Helen H. Richardson/ Denver Post/Getty
The most expensive ecological monitoring project in history has come under heavy criticism for using funds from the US National Science Foundation (NSF) to pay for government lobbying and other expenses, including a US$25,000 holiday party and liquor for office happy hours. In all, critics in Congress say that the project spent nearly $500,000 on normally unallowable costs by accounting for the items as a management fee.
An audit ordered by the NSF Inspector General shows no criminal wrongdoing on the part of NEON, Inc., the independent non-profit group constructing the National Ecological Observatory Network. That report, released on 24 November, reveals that the NSF signed off on the management fee with no requirement for NEON to itemize its spending reports. That practice prompted charges of lax oversight by Republican members of the House of Representatives' science committee during a 3 December hearing.
Committee chairman Lamar Smith said that the audits expose wasteful NSF spending of taxpayer dollars. “The NSF is out of touch and out of control,” the Texas Republican said in a statement released before the hearing.
With a construction budget of $433.7 million, NEON is planned to consist of 106 sites across the United States. Arrays of sensors at each site will monitor climate change and human impacts for 30 years, building an unprecedented continental-scale data set. Although some initially doubted its merits, the allure of big-data ecology eventually won over most scientists.
But a 2011 audit of the project’s proposed construction budget stalled three times when, according to the independent Defense Contract Audit Agency (DCAA), NEON’s accounting proved so poor that the review could not be completed.
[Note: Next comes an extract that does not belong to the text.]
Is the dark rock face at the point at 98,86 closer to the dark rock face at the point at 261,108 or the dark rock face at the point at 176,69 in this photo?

Eventually, DCAA issued an adverse ruling, concluding that nearly 36% of NEON’s budget proposal was questionable or undocumented.
When the NSF green-lit the project, the agency's inspector-general ordered the audit that was released on 24 November, which found unallowable expenses including a $25,000 winter holiday party, $11,000 to provide coffee for employees, $3,000 for board-of-directors dinners that included alcohol, $3,000 for t-shirts and other clothes, $83,000 for “business development” and $112,000 for lobbying.
These figures drew a rebuke in September from Republican senators Chuck Grassley of Iowa and Rand Paul of Kentucky, who were provided a draft of the audit by a whistleblower. In a written response, the NSF called NEON’s use of the funds disconcerting.
But whether such spending was illegal comes down to wrangling over the purpose of management fees. They are ostensibly charged by contractors in order to cover legitimate operating expenses that cannot be included in the normal budgeting process, like interest payments.
“It’s hard for me to see that a holiday party is a normal and ordinary operating expense,” said Allison Lerner, the NSF's inspector general. But because there are no clear government-wide guidelines, and the NSF did not issue any, there was no legal wrongdoing, DCAA director Anita Bales told the hearing. Both the audit report and memos from Lerner’s office recommended that the NSF review its management-fee policies — a step that the agency said it was taking in a written statement released on 26 November.
NEON chairman James Collins said that the organization “has always spent all funding in strict compliance with our understanding both of the guidelines provided to the organization and the law. We will be and have been responsive to requests for information.”
Republicans on the House science committee repeatedly invoked their oversight role in ensuring public trust in the NSF’s spending. But some saw politics at work in the hearing, at which NSF management was not represented. Democratic congresswoman Eddie Bernice Johnson of Texas called the hearing premature, saying that it had not given the NSF time to complete its review of management fees.
After the hearing, DCAA director Bales said she was not impressed by the scale of the alleged misconduct. “In the contract world, we do a lot of reports that disallow this kind of thing. So, you know, people do it,” she said. “But then we identify it.”